No problem, I can make a new forum post if that is the road I go down. Is there a different method you would suggest?
TDMS is probably faster than many other file formats from what I have read.
You could write to a spreadsheet file. This is just a text file with columns separated by tabs and rows by carriage returns. You could use the array manipulation functions to create an array with the AI, counter, and timestamp data and then write that with the Array to Spreadsheet File VI. Or you could convert everything to strings and use string manipulation functions to get any format you want. Then write that formatted string to a text file. You could use a combination of Format into File for the timestamp and counter data and Array to Spreadsheet File for the AI data.

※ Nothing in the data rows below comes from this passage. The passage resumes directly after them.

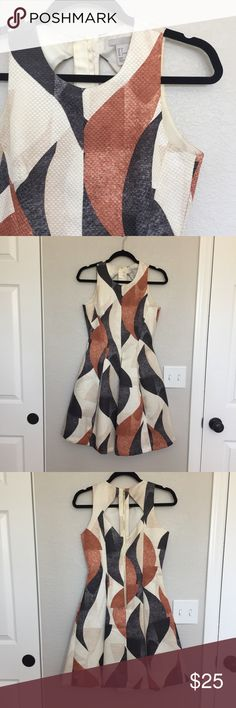H&M dress NWOT Fun multi print with sexy back! Never worn! Pockets. Lined.  Exposed back zipper worth cutouts.  Pleated skirt. Fitted top. Flare or Aline bottom.  Size 6; polyester (weighty, textured feel) H&M Dresses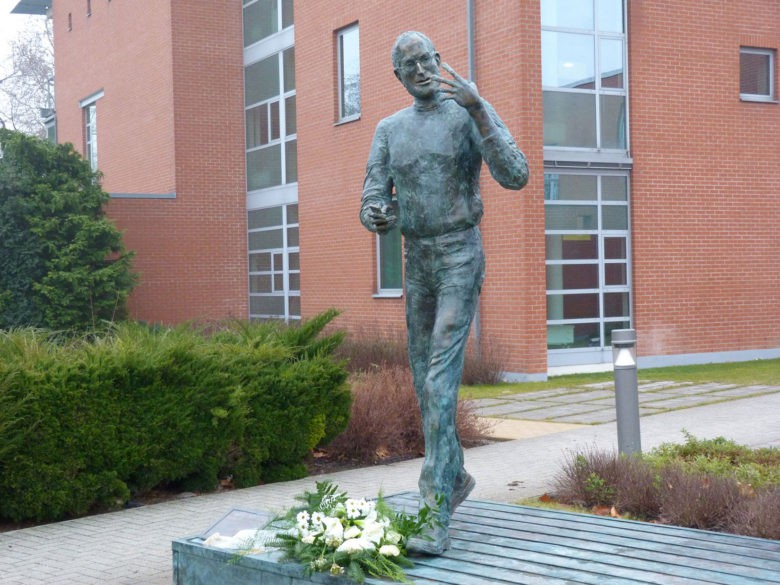 A bronze statue of Steve Jobs stands outside of Graphisoft in Budapest, a software company that might not be around today if it weren't for Jobs, the CEO says.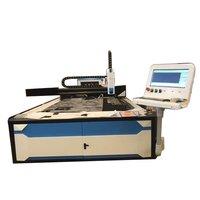 Pipe Cutting Laser Machine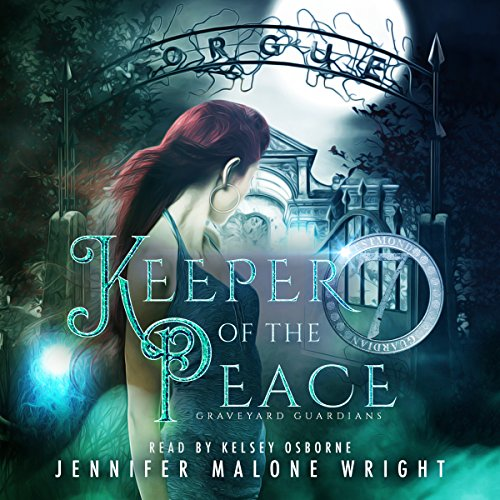 Keeper of the Peace audiobook cover art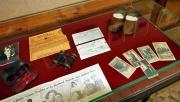 В Константиново открылась выставка, посвящённая Айседоре Дункан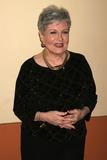 June Allyson Photo 1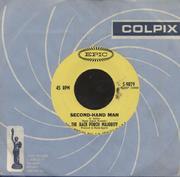 "The Back Porch Majority Vinyl 7"" (Used)"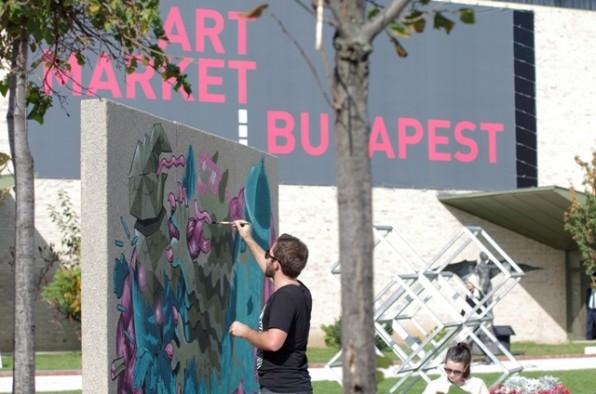 artmarket2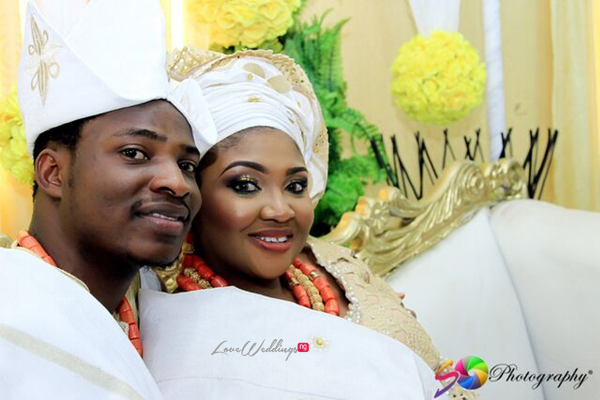 LoveweddingsNG Adeola and Edward SO Photography25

Write to Binary File will accept any data type (meaning it will take the cluster). The data can only be read by the matching Read from Binary File and you must know the exact data type which was written to recover the data.
Lots of choices.
So I feel like I've come a very long way in understanding how to accomplish what I'm trying to do. I'm very very very close. I am down to a couple of, hopefully basic issues.
The TDMS file attached had a "Write Time" of 2 seconds, and an "Idle Time" of 5 seconds. I forget what I had the clock rate at, I don't think it was 5000, as it shows now, but it could have been.

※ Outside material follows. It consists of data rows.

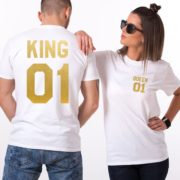 King 01, Queen 01, White/Gold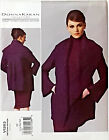 VOGUE PATTERN JACKET VERY LOOSE FIT DONNA KARAN EASY SZ L-XL-XXL # V1263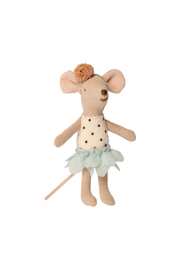Maileg Little Miss Mouse In Suitcase - Front full body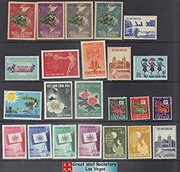 South Vietnam Stamps - 1951-64, 23 different stamps collection - MNH, F-VF  (9V0XP)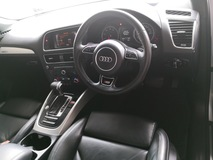 2014 AUDI Q5 S LINE New Facelift CKD TRUE YEAR MADE 2014 NO SST FREE 1 YEAR WARRANTY Full Service Audi Malaysia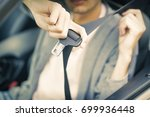 seatbelt in the car | Shutterstock . vector #699936448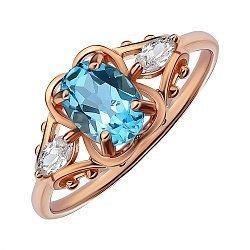 Кольцо из красного золота с топазом и фианитами 000141456
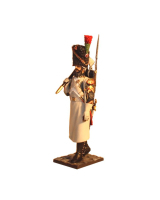 NF1107 Sapper Year 1810 Painted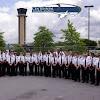 Centennial Aviation Academy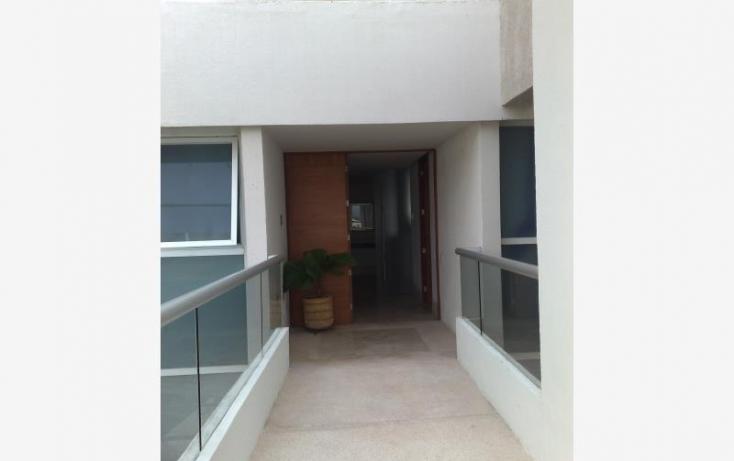 Foto de departamento en renta en costera de las palamas 2000, 3 de abril, acapulco de juárez, guerrero, 821433 no 18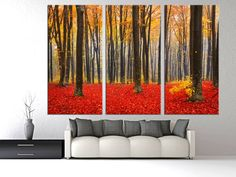 """Trees with Red and Yellow leafs during fall Canvas Print. 3 Panel Split (Triptych), 1.5"""" deep frames - Forest, Nature photography for decor"""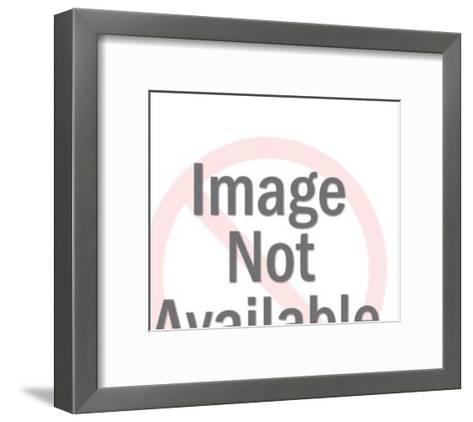 Beauty Queen Waving-Pop Ink - CSA Images-Framed Art Print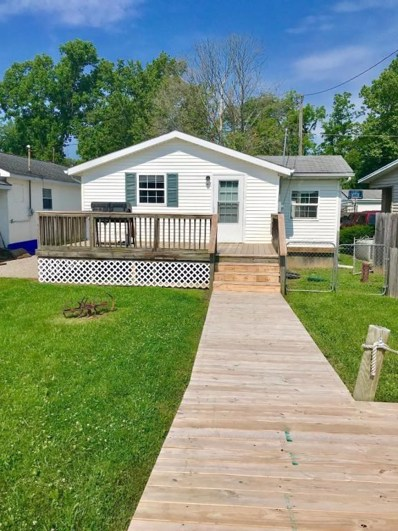 15162 Township Rd 403, Thornville, OH 43076 - MLS#: 218020692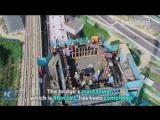 Мега-проект! Самый большой мост ВСЖД в Китае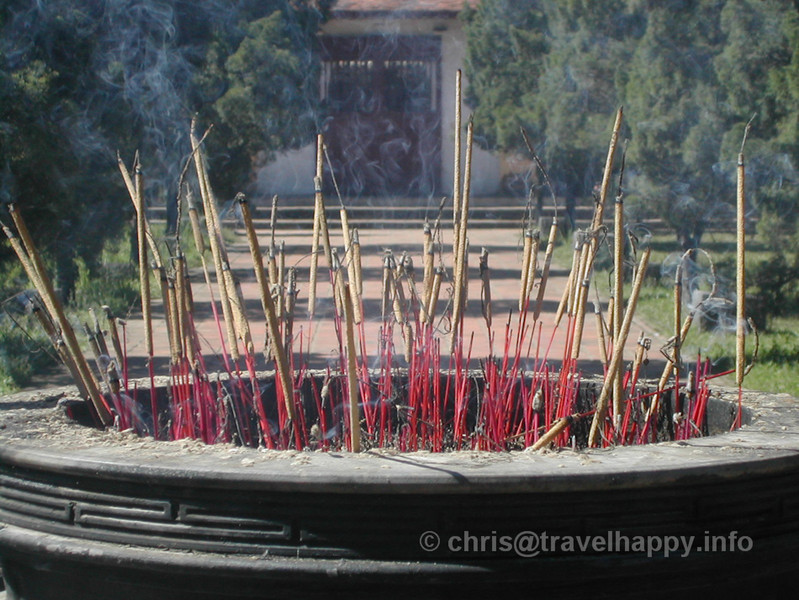 Burning incense, Emperor Tombs, Hue, Vietnam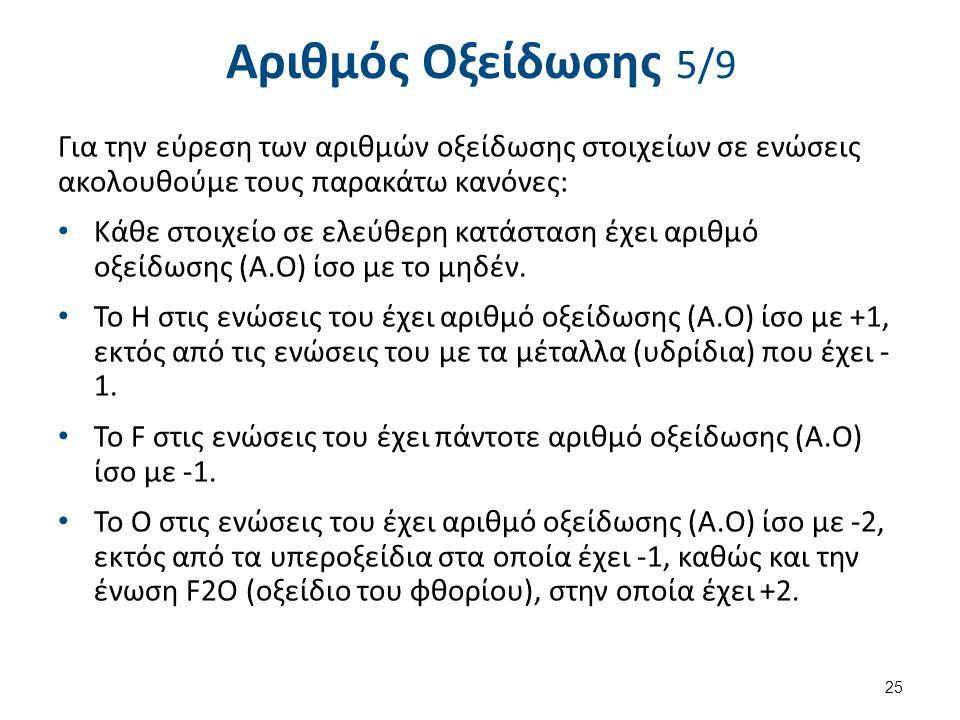 Αριθμός Οξείδωσης 6/9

Anyways, as you can see I don't have an equivalent amount of data in my five columns. I realize that only the Analog DAQmx task has a specific timing attached to it, but I was under the impression that one timing source dictated the loop time. This is clearly not the case. In theory, I would like to have multiple points of data per cycle, not ~30 cycle jumps in time and cycle count and a mass of data that I no longer have anything to plog against.
What am I missing? Should I start a new topic on this?
Quick update. I hooked up a second function generator to a PFI port on my DAQ and made a sample clock for each channel type (AI and CI), then pointed both clocks at the same port. Bingo, I have the same number of samples in each column, and the data looks correct.
So lesson learned: you can use the same external clock, but not the same internal clock for different channel types. Neat trick.
One issue regarding the quantity of data read is that you have the Analog Read Number of Samples per Channel set to -1 which means read all available samples. If you set that to a specific number of samples such as 100, then you would get that many on each iteration of the loop. The counter returns only one data point. In this examples you would get 100 analog samples and 1 count sampe on each iteration.
Why do you have two Read cases in the lower loop? Which one actually executes? I did not think this was possible. How did you do it?
This is my latest VI, I have sample clocks on both the AI and CI now. Also, I only have one read case on the consumer loop. Thanks for all your help in getting here!
I still see"Initialize"
On the case selector in the lower loop. The "Read", Default case has the Flush Queue function.